- [SELECTED PASSAGE]

Note additionally that the above code is invariant with relation to Vector3d type being an array or a struct. You can switch the definition of Vector3d at any time from an array to a struct and back, and you won't have to change the function declaration. In either case the functions will receive an aggregate object "by reference" (there are exceptions to this, but within the context of this discussion this is true).
However, you won't see this method of array passing used explicitly too often, simply because too many people get confused by a rather convoluted syntax and are simply not comfortable enough with such features of C language to use them properly. For this reason, in average real life, passing an array as a pointer to its first element is a more popular approach. It just looks "simpler".
But in reality, using the pointer to the first element for array passing is a very niche technique, a trick, which serves a very specific purpose: its one and only purpose is to facilitate passing arrays of different size (i.e. run-time size). If you really need to be able to process arrays of run-time size, then the proper way to pass such an array is by a pointer to its first element with the concrete size supplied by an additional parameter
void foo(char p[], unsigned plen);
Actually, in many cases it is very useful to be able to process arrays of run-time size, which also contributes to the popularity of the method. Many C developers simply never encounter (or never recognize) the need to process a fixed-size array, thus remaining oblivious to the proper fixed-size technique.
Nevertheless, if the array size is fixed, passing it as a pointer to an element
void foo(char p[])
is a major technique-level error, which unfortunately is rather widespread these days. A pointer-to-array technique is a much better approach in such cases.

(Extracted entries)

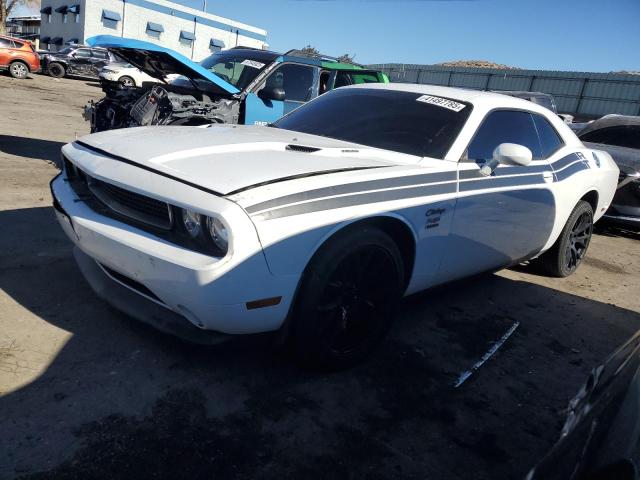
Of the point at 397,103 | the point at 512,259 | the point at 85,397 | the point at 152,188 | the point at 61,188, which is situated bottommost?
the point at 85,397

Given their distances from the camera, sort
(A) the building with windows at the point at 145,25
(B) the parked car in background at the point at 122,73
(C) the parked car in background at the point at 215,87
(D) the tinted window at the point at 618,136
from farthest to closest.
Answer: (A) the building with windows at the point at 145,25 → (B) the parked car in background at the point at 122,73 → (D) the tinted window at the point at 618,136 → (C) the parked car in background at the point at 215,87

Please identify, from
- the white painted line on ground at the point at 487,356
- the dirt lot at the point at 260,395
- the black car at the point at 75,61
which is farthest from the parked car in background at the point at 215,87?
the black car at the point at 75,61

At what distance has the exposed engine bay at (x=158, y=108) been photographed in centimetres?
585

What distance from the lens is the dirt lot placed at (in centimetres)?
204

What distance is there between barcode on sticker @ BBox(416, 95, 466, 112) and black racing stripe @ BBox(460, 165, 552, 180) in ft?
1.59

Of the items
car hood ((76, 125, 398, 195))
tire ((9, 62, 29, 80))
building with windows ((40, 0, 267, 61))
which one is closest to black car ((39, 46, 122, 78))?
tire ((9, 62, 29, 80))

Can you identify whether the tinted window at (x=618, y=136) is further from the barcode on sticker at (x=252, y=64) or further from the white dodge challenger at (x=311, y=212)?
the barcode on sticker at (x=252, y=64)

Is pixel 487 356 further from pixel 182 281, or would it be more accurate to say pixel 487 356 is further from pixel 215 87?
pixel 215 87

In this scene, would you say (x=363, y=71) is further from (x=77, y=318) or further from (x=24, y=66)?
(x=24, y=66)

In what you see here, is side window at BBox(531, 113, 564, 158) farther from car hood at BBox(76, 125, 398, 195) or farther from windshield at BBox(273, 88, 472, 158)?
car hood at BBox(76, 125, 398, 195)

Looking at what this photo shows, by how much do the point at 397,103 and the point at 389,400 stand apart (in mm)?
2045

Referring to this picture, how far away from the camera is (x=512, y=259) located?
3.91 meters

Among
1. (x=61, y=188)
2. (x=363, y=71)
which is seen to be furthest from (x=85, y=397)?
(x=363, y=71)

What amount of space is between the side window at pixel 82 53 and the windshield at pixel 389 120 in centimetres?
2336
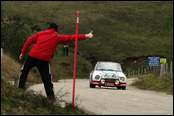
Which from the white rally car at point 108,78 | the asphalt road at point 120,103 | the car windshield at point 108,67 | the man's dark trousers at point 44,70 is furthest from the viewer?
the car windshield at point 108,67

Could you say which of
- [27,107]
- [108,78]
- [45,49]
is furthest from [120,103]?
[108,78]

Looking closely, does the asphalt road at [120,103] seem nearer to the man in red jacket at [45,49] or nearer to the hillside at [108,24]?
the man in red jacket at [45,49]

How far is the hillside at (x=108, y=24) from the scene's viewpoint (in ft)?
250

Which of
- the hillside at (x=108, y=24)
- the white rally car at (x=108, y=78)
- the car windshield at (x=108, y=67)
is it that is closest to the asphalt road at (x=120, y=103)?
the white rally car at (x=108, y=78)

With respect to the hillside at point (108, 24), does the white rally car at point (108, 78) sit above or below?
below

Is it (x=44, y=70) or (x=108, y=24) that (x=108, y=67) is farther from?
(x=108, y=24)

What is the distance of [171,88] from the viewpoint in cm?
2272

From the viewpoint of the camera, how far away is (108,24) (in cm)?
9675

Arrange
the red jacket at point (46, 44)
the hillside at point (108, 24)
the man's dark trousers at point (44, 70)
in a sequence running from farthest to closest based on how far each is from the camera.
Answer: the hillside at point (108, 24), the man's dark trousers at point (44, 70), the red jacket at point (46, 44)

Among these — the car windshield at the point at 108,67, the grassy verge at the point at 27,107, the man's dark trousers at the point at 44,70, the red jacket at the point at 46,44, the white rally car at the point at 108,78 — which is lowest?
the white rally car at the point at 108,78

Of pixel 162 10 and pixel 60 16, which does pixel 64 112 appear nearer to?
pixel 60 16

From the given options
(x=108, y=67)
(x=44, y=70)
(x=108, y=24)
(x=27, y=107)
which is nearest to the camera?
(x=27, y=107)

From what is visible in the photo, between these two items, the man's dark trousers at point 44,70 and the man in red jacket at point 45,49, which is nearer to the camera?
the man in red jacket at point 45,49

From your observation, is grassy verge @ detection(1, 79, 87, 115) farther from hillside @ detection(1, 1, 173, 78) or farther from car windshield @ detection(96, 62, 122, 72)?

- [EXERCISE OBJECTIVE] Substitute "Point3d" for "Vector3d" in the passage on passing arrays in C, and write the passage again, beginning at the words "Note additionally that" and stopping after "this is true).".

- [WRITTEN REPLY]
Note additionally that the above code is invariant with relation to Point3d type being an array or a struct. You can switch the definition of Point3d at any time from an array to a struct and back, and you won't have to change the function declaration. In either case the functions will receive an aggregate object "by reference" (there are exceptions to this, but within the context of this discussion this is true).